Problem requirements: Please return the records below exactly as they stand.

Provided records:
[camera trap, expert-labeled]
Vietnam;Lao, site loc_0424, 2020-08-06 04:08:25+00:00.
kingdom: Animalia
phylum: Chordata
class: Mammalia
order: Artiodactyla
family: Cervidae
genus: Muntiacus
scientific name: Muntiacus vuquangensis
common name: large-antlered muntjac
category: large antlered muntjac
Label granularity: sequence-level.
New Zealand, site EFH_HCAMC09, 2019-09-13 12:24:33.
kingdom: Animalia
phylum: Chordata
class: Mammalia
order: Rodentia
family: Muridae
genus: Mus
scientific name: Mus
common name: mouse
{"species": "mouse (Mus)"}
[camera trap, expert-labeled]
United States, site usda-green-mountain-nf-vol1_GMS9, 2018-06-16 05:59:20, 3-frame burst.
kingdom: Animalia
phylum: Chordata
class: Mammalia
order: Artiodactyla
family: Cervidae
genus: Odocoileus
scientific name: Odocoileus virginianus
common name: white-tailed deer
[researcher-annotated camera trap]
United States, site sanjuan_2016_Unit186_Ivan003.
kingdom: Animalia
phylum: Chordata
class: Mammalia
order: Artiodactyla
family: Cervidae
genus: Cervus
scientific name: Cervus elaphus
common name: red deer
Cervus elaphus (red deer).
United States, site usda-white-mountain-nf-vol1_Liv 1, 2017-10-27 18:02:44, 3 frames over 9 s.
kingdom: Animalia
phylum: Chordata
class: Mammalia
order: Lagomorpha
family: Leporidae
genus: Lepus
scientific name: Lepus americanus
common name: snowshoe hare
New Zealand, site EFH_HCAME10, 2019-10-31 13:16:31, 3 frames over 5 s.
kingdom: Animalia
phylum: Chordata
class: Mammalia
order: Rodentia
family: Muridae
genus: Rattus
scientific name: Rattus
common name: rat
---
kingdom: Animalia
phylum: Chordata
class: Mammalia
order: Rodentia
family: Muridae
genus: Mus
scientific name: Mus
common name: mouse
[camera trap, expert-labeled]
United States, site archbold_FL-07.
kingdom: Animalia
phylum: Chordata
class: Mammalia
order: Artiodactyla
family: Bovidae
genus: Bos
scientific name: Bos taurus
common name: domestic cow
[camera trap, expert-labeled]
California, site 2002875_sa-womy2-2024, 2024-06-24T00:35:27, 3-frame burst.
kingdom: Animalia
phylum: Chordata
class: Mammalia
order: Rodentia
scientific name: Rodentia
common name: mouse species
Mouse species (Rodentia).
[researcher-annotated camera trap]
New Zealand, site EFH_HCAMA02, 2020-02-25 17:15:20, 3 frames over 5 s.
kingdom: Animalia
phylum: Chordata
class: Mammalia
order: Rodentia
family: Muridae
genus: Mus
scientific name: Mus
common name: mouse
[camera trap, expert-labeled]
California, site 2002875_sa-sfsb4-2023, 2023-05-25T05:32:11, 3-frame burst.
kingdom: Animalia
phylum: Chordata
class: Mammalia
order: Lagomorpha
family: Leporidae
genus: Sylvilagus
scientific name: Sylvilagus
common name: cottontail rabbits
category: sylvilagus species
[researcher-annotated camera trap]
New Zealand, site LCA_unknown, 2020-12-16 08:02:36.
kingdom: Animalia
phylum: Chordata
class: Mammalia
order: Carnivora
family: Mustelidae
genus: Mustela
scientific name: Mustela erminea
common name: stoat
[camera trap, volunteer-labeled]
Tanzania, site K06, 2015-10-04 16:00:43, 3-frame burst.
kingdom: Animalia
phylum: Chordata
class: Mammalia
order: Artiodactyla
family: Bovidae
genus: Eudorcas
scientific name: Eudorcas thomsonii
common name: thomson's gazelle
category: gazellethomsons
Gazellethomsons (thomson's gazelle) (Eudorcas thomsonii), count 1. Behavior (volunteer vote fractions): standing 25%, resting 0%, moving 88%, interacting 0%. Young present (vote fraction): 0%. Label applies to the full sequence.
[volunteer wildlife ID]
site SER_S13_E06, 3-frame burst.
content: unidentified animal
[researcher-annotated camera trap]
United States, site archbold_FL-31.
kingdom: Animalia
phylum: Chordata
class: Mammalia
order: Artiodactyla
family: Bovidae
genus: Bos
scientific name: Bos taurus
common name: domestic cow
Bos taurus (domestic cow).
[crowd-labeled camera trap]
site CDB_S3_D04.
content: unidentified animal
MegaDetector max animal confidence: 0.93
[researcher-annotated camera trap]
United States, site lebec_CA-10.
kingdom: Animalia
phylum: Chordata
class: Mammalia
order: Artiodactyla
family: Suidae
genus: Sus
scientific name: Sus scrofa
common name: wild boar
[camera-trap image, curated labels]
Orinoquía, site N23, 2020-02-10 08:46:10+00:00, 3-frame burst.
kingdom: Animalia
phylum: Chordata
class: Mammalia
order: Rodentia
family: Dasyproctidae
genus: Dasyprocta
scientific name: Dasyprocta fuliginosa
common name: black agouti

Written solution:
[camera trap, expert-labeled]
Vietnam;Lao, site loc_0424, 2020-08-06 04:08:25+00:00.
kingdom: Animalia
phylum: Chordata
class: Mammalia
order: Artiodactyla
family: Cervidae
genus: Muntiacus
scientific name: Muntiacus vuquangensis
common name: large-antlered muntjac
category: large antlered muntjac
Label granularity: sequence-level.
New Zealand, site EFH_HCAMC09, 2019-09-13 12:24:33.
kingdom: Animalia
phylum: Chordata
class: Mammalia
order: Rodentia
family: Muridae
genus: Mus
scientific name: Mus
common name: mouse
{"species": "mouse (Mus)"}
[camera trap, expert-labeled]
United States, site usda-green-mountain-nf-vol1_GMS9, 2018-06-16 05:59:20, 3-frame burst.
kingdom: Animalia
phylum: Chordata
class: Mammalia
order: Artiodactyla
family: Cervidae
genus: Odocoileus
scientific name: Odocoileus virginianus
common name: white-tailed deer
[researcher-annotated camera trap]
United States, site sanjuan_2016_Unit186_Ivan003.
kingdom: Animalia
phylum: Chordata
class: Mammalia
order: Artiodactyla
family: Cervidae
genus: Cervus
scientific name: Cervus elaphus
common name: red deer
Cervus elaphus (red deer).
United States, site usda-white-mountain-nf-vol1_Liv 1, 2017-10-27 18:02:44, 3 frames over 9 s.
kingdom: Animalia
phylum: Chordata
class: Mammalia
order: Lagomorpha
family: Leporidae
genus: Lepus
scientific name: Lepus americanus
common name: snowshoe hare
New Zealand, site EFH_HCAME10, 2019-10-31 13:16:31, 3 frames over 5 s.
kingdom: Animalia
phylum: Chordata
class: Mammalia
order: Rodentia
family: Muridae
genus: Rattus
scientific name: Rattus
common name: rat
---
kingdom: Animalia
phylum: Chordata
class: Mammalia
order: Rodentia
family: Muridae
genus: Mus
scientific name: Mus
common name: mouse
[camera trap, expert-labeled]
United States, site archbold_FL-07.
kingdom: Animalia
phylum: Chordata
class: Mammalia
order: Artiodactyla
family: Bovidae
genus: Bos
scientific name: Bos taurus
common name: domestic cow
[camera trap, expert-labeled]
California, site 2002875_sa-womy2-2024, 2024-06-24T00:35:27, 3-frame burst.
kingdom: Animalia
phylum: Chordata
class: Mammalia
order: Rodentia
scientific name: Rodentia
common name: mouse species
Mouse species (Rodentia).
[researcher-annotated camera trap]
New Zealand, site EFH_HCAMA02, 2020-02-25 17:15:20, 3 frames over 5 s.
kingdom: Animalia
phylum: Chordata
class: Mammalia
order: Rodentia
family: Muridae
genus: Mus
scientific name: Mus
common name: mouse
[camera trap, expert-labeled]
California, site 2002875_sa-sfsb4-2023, 2023-05-25T05:32:11, 3-frame burst.
kingdom: Animalia
phylum: Chordata
class: Mammalia
order: Lagomorpha
family: Leporidae
genus: Sylvilagus
scientific name: Sylvilagus
common name: cottontail rabbits
category: sylvilagus species
[researcher-annotated camera trap]
New Zealand, site LCA_unknown, 2020-12-16 08:02:36.
kingdom: Animalia
phylum: Chordata
class: Mammalia
order: Carnivora
family: Mustelidae
genus: Mustela
scientific name: Mustela erminea
common name: stoat
[camera trap, volunteer-labeled]
Tanzania, site K06, 2015-10-04 16:00:43, 3-frame burst.
kingdom: Animalia
phylum: Chordata
class: Mammalia
order: Artiodactyla
family: Bovidae
genus: Eudorcas
scientific name: Eudorcas thomsonii
common name: thomson's gazelle
category: gazellethomsons
Gazellethomsons (thomson's gazelle) (Eudorcas thomsonii), count 1. Behavior (volunteer vote fractions): standing 25%, resting 0%, moving 88%, interacting 0%. Young present (vote fraction): 0%. Label applies to the full sequence.
[volunteer wildlife ID]
site SER_S13_E06, 3-frame burst.
content: unidentified animal
[researcher-annotated camera trap]
United States, site archbold_FL-31.
kingdom: Animalia
phylum: Chordata
class: Mammalia
order: Artiodactyla
family: Bovidae
genus: Bos
scientific name: Bos taurus
common name: domestic cow
Bos taurus (domestic cow).
[crowd-labeled camera trap]
site CDB_S3_D04.
content: unidentified animal
MegaDetector max animal confidence: 0.93
[researcher-annotated camera trap]
United States, site lebec_CA-10.
kingdom: Animalia
phylum: Chordata
class: Mammalia
order: Artiodactyla
family: Suidae
genus: Sus
scientific name: Sus scrofa
common name: wild boar
[camera-trap image, curated labels]
Orinoquía, site N23, 2020-02-10 08:46:10+00:00, 3-frame burst.
kingdom: Animalia
phylum: Chordata
class: Mammalia
order: Rodentia
family: Dasyproctidae
genus: Dasyprocta
scientific name: Dasyprocta fuliginosa
common name: black agouti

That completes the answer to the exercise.